- **Problem to work on**:
Look through the data below and work out how many lines hold "site"; state only the number.

- **Data provided**:
══════
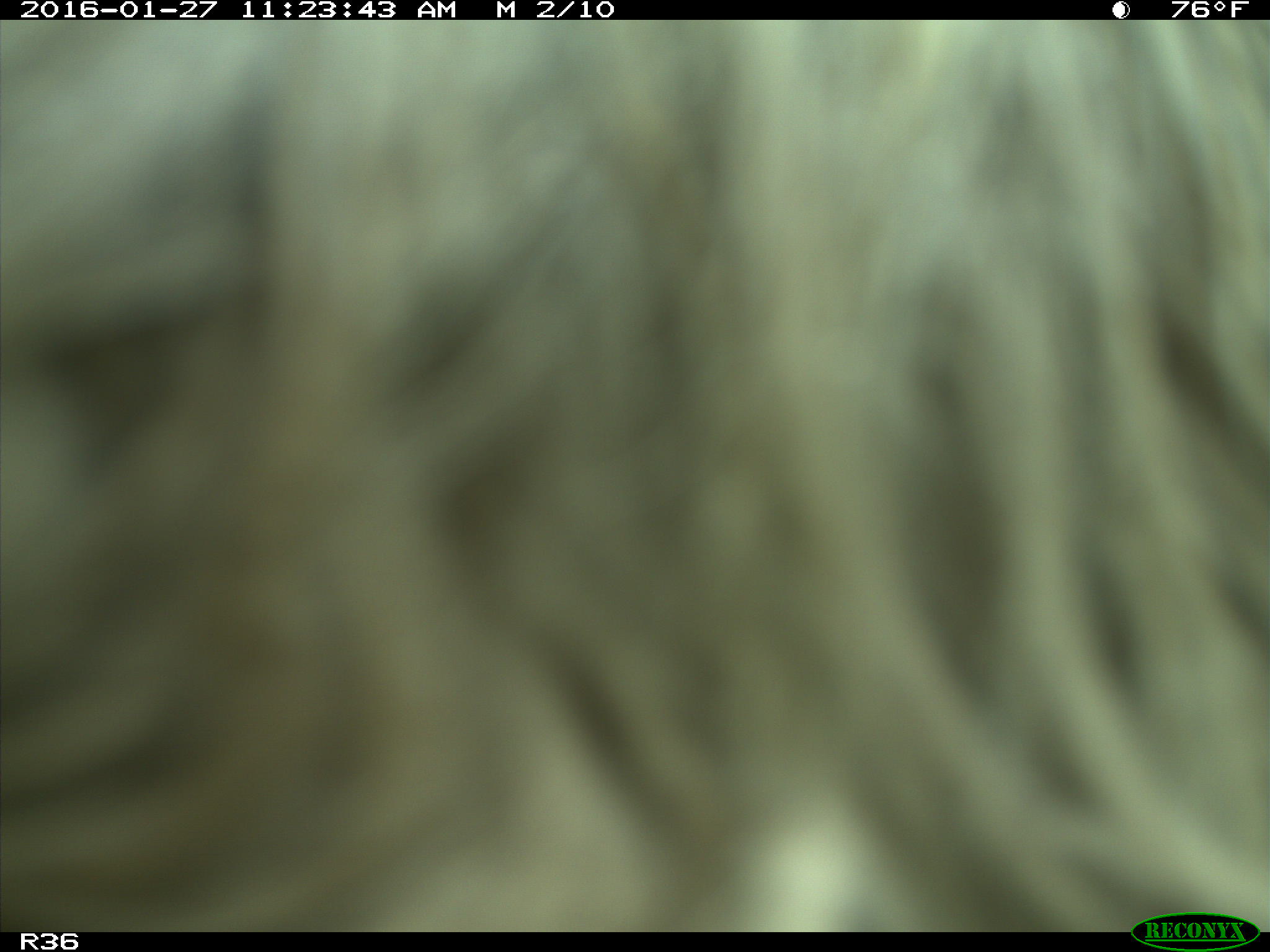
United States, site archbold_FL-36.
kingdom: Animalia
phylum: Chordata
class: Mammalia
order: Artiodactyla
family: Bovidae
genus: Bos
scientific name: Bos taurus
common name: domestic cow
══════
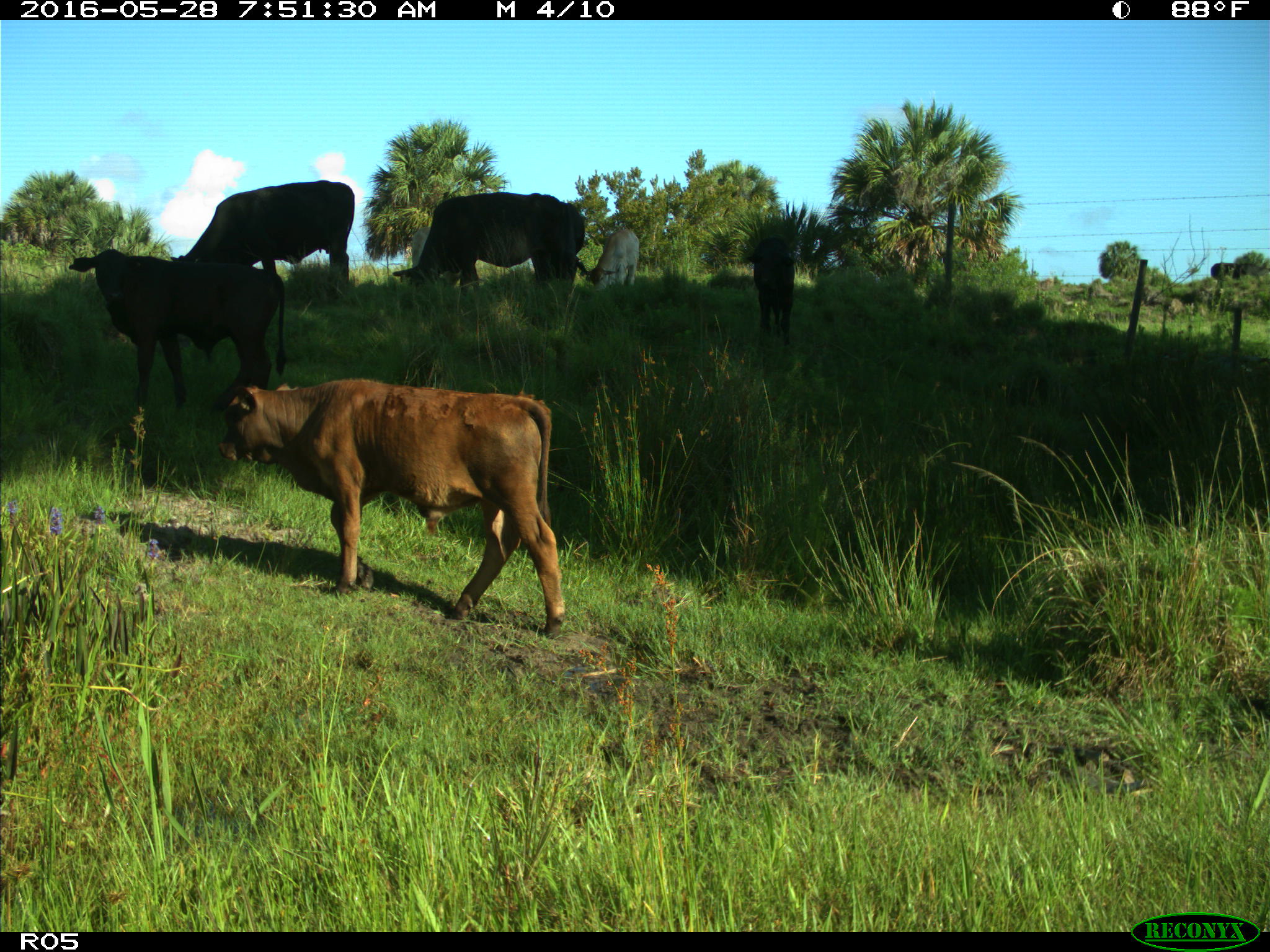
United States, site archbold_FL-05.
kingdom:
══════
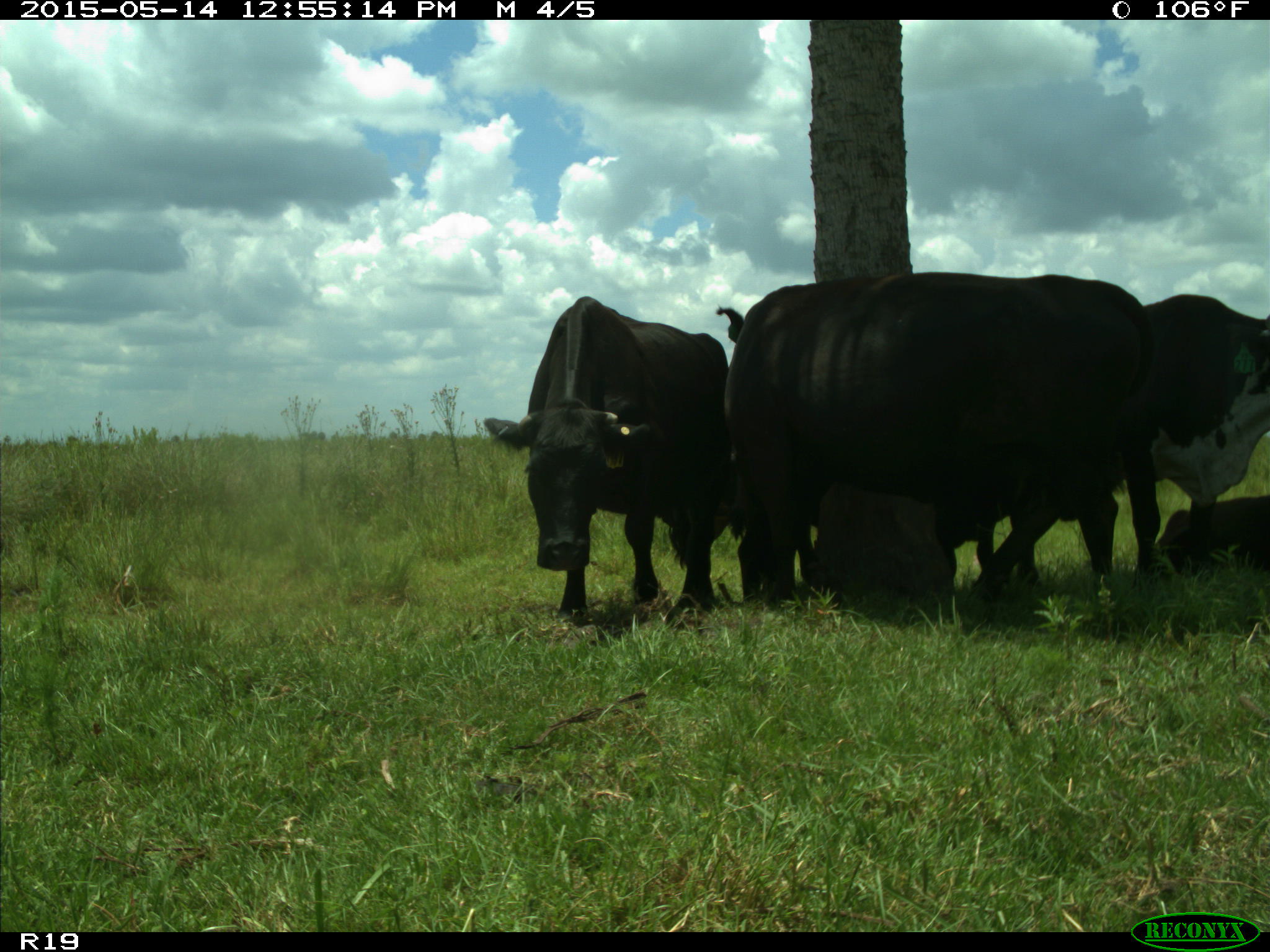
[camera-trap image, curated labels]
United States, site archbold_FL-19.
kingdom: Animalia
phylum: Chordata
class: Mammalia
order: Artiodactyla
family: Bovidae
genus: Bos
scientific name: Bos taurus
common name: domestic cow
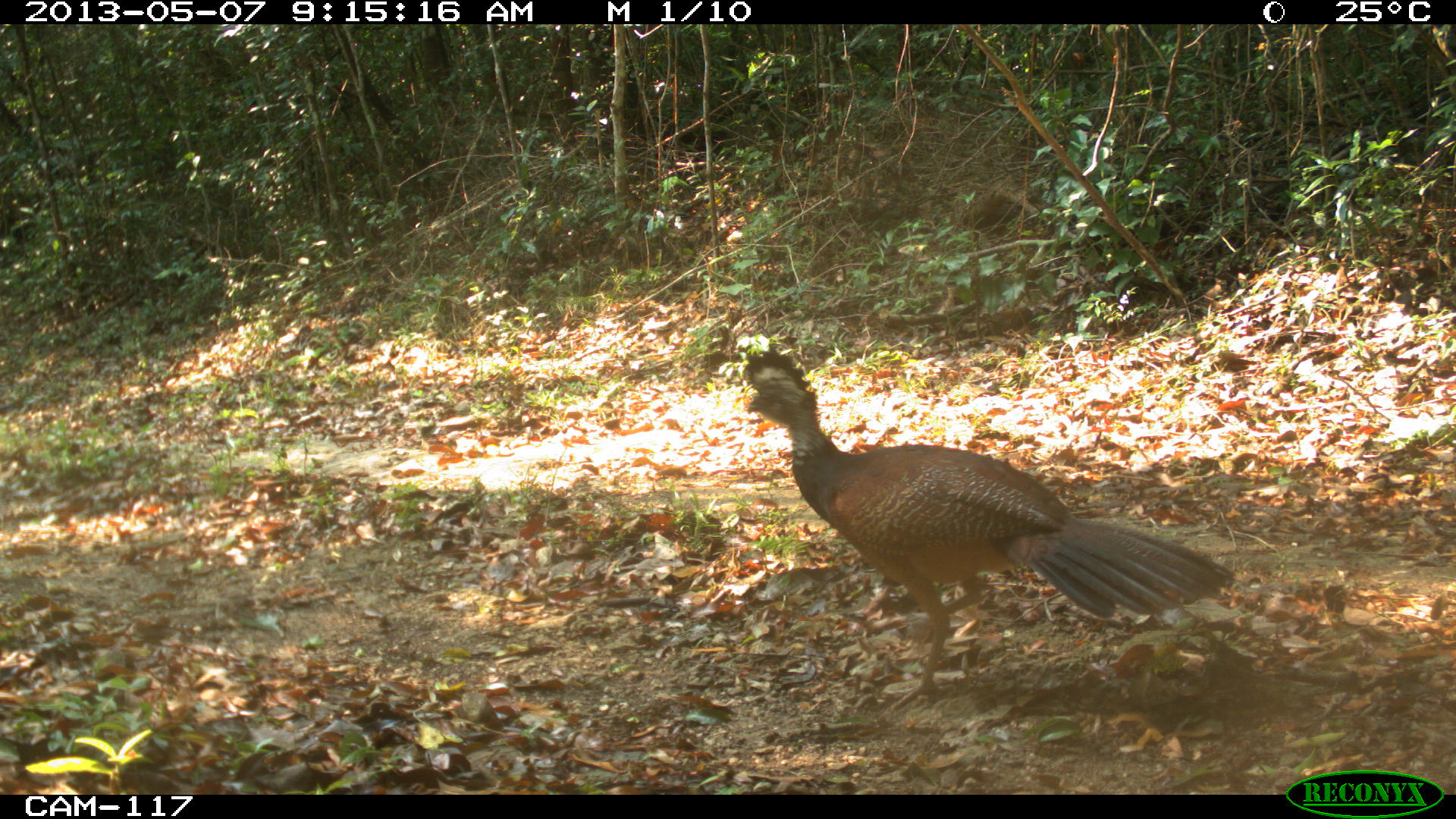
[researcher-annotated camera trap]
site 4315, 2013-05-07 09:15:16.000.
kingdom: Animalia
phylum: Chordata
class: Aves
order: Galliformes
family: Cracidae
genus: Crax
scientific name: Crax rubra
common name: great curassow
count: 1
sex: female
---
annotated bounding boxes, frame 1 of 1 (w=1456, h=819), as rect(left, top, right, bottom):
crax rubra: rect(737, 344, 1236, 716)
══════
- **Answer area**:
4